Did you know there are many different kinds of reflux medicines?
These are generally available over the counter. The liquid forms contain magnesium or aluminum. The effects of long-term use are unknown. They can also cause diarrhea or constipation. They make your baby’s spit-ups less acidic but do not decrease the amount of spit-ups that do occur. Some common medicines in this class are Mylanta and Milk of Magnesia.

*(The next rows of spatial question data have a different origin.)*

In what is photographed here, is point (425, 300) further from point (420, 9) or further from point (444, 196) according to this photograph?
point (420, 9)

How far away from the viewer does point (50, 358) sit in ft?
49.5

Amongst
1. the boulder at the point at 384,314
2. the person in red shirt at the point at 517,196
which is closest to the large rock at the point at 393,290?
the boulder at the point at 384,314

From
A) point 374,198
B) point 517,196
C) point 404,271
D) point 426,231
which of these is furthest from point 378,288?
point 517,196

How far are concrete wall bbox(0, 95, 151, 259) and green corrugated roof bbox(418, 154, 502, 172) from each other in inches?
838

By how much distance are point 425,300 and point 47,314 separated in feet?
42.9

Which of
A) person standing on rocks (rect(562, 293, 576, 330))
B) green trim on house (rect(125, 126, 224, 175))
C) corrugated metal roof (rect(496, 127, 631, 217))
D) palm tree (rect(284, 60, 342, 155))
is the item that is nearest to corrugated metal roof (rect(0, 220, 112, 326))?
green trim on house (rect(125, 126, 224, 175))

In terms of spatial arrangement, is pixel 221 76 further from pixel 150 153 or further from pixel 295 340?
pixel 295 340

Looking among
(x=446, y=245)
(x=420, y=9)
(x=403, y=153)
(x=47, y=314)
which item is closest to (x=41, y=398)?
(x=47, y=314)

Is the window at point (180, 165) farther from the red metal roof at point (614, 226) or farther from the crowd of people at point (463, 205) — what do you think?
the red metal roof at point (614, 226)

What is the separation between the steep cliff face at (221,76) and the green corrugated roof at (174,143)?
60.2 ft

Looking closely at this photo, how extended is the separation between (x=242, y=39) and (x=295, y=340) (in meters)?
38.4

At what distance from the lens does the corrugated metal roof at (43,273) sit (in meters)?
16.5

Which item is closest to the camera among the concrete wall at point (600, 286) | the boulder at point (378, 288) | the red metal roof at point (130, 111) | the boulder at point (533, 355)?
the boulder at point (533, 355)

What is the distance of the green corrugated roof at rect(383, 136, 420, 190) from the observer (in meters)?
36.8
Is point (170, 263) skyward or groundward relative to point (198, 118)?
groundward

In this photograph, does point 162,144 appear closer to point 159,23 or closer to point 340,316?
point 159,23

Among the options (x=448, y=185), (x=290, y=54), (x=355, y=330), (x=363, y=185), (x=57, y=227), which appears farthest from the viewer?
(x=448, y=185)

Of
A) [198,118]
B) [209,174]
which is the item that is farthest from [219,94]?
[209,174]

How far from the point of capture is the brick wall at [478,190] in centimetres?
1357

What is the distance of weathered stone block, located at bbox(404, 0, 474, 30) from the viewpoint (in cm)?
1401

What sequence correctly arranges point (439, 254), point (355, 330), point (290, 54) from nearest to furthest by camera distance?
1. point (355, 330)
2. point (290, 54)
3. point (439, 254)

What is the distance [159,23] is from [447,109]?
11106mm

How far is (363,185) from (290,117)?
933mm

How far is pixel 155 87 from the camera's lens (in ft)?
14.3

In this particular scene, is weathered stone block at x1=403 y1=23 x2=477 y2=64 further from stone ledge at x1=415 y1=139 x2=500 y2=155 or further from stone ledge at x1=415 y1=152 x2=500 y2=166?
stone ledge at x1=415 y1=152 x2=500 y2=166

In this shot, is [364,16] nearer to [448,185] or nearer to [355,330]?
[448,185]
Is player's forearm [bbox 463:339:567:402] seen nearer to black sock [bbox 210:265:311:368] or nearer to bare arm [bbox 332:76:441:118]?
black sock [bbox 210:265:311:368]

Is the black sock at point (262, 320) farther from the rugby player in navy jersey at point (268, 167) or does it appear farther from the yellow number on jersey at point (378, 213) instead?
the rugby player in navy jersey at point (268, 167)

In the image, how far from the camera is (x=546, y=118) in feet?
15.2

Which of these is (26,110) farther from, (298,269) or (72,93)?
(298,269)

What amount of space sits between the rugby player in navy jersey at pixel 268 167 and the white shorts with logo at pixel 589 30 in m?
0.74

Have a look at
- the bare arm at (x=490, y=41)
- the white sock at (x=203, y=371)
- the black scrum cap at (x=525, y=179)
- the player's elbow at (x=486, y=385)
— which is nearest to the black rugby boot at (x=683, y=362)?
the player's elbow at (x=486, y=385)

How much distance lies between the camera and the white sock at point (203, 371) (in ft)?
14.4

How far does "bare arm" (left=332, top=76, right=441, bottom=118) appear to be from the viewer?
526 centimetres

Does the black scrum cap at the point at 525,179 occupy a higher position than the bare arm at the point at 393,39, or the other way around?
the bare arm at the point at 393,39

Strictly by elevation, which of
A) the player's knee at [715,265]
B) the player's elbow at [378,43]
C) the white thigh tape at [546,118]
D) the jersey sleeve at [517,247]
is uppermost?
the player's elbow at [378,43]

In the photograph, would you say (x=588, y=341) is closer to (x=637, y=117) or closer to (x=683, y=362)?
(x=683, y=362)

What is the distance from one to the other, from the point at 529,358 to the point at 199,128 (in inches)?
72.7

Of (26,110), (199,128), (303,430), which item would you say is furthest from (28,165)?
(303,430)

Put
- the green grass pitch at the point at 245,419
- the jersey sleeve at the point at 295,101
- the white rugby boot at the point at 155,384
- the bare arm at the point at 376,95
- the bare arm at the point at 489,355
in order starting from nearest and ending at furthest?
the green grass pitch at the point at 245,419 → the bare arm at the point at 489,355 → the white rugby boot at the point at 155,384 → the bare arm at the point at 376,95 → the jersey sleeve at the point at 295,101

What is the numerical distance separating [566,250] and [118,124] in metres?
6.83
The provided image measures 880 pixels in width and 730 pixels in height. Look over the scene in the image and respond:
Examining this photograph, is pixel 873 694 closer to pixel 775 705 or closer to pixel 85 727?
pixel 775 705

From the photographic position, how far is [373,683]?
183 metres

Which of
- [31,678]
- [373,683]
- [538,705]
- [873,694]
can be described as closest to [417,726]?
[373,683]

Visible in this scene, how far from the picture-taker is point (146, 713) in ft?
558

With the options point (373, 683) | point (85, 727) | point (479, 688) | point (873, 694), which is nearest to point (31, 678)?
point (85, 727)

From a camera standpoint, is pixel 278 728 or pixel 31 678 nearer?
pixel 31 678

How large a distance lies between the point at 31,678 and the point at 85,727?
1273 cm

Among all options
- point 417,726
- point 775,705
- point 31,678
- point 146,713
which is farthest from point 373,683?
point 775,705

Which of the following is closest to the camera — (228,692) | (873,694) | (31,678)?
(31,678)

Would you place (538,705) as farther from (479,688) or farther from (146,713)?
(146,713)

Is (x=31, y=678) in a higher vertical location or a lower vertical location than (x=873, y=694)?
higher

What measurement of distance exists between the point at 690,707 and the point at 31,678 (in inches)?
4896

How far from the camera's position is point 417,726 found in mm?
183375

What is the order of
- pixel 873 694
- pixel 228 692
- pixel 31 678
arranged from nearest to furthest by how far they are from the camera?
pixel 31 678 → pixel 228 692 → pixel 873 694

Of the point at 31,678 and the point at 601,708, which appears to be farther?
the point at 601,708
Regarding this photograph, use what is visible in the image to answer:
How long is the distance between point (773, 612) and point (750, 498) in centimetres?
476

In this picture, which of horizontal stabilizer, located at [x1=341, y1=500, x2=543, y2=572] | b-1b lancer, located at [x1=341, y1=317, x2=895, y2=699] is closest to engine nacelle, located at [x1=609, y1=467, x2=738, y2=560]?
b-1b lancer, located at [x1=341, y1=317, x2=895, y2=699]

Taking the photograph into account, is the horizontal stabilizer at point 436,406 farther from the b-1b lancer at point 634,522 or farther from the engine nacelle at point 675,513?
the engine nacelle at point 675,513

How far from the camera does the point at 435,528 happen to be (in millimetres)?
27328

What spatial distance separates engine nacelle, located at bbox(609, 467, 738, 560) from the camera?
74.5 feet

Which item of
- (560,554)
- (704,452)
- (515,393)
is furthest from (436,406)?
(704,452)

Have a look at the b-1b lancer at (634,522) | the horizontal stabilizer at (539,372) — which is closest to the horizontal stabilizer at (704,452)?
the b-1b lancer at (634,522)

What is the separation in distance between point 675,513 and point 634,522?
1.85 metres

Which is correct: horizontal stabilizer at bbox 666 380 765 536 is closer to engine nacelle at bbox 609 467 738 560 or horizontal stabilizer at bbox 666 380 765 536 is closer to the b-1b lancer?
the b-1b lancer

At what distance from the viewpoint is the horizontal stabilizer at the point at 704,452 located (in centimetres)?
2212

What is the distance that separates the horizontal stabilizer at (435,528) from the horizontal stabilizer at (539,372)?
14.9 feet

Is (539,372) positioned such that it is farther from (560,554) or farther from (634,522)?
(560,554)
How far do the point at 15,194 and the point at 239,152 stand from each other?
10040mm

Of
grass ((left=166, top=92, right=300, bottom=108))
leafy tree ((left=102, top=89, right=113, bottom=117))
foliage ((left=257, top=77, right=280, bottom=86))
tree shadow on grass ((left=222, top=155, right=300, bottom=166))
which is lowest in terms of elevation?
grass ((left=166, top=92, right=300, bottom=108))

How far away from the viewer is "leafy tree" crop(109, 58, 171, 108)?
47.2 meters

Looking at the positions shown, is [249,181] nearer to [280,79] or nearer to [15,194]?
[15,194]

H2RAs (also called H2Blockers)
These decrease acid production in the stomach. These may not lesson reflux episodes but will make your baby’s spit-ups less acidic. Some common medicines in this class are cimetidine (Tagamet), famotidine (Pepcid), nizatidine (Axid), and ranitidine (Zantac). The liquid form of Zantac contains alcohol.
Proton Pump Inhibitors (PPIs)
These are designed to block the stomach from producing acid. Some common medicines in this class are esomeprazole (Nexium), lansoprazole (Prevacid), omeprazole (Prilosec), pantoprazole (Protonix), and rabeprazole (Aciphex).
These are designed to cause the stomach’s contents to exit more quickly into the intestines. These are more helpful in babies that are fed formula or solids. Breastmilk is already very quickly digested so they may be of limited help to a breastfed baby. Some common medicines in this class are bethanechol (Urecholine), metoclopramide (Reglan), and erythromycin. Cisapride (Propulsid) is only available in special cases.
Some of these medicines are very sensitive to weight changes. If you find your medicine is no longer effective, check the dosing with your child's physician.
Adminstering Infant Reflux MedicationsSome medications such as Zantac and Prevacid now come in tablet or powder forms that can be mixed with liquid. This helps to improve the shelf life of the medication and removes the flavoring that can cause baby to refuse medications.
Zantac efferdose tablets can be mixed with water. They do not contain granules and so should not clog the syringe. The prepared solution can also be administered via bottle nipple and does not require an enlarged hole. Zantac also comes in suspension form which should be stored at room temperature.
Prevacid comes in the form of packets, solutabs, capsules and suspension.
The packets dissolve into small granules in liquid and can then be administered via syringe or bottle nipple. It's helpful to administer using a medicine bottle that stores the medicine separately from the bottle liquid so you can track how much medicine has been administered.
The solution can also be administered using a bottle nipple with large or enlarged opening. The packets can also be mixed with food.
The solutabs are administered by placing them directly into your baby’s mouth between the cheek and gum and then offering a breast or bottle to help them go down once dissolved. The solutabs do contain lactose.
The capsule contents can be mixed in with food.
I’ve heard time and again from parents that the suspension only has a shelf life of two weeks although many pharmacists and pediatricians claim it should be good for a month. You may want to ask your pediatrician to write out your prescription for a two week supply to avoid this issue.
Zegerid is a relatively new medicine that contains the same active ingredient as Prilosec. It comes in packets that can be mixed for infant use with water. By mixing it yourself you avoid the shelf life issue.
Both Zantac and Prevacid are available at compounding pharmacies. Prilosec can also be flavored but I have heard of that reducing the shelf life of the medicine.
Most pharmacies are not compounding pharmacies and will simply add flavoring on top of the existing flavor. Be sure that you are using a compounding pharmacy. They are listed in the yellow pages under “Pharmacies/Compounding”.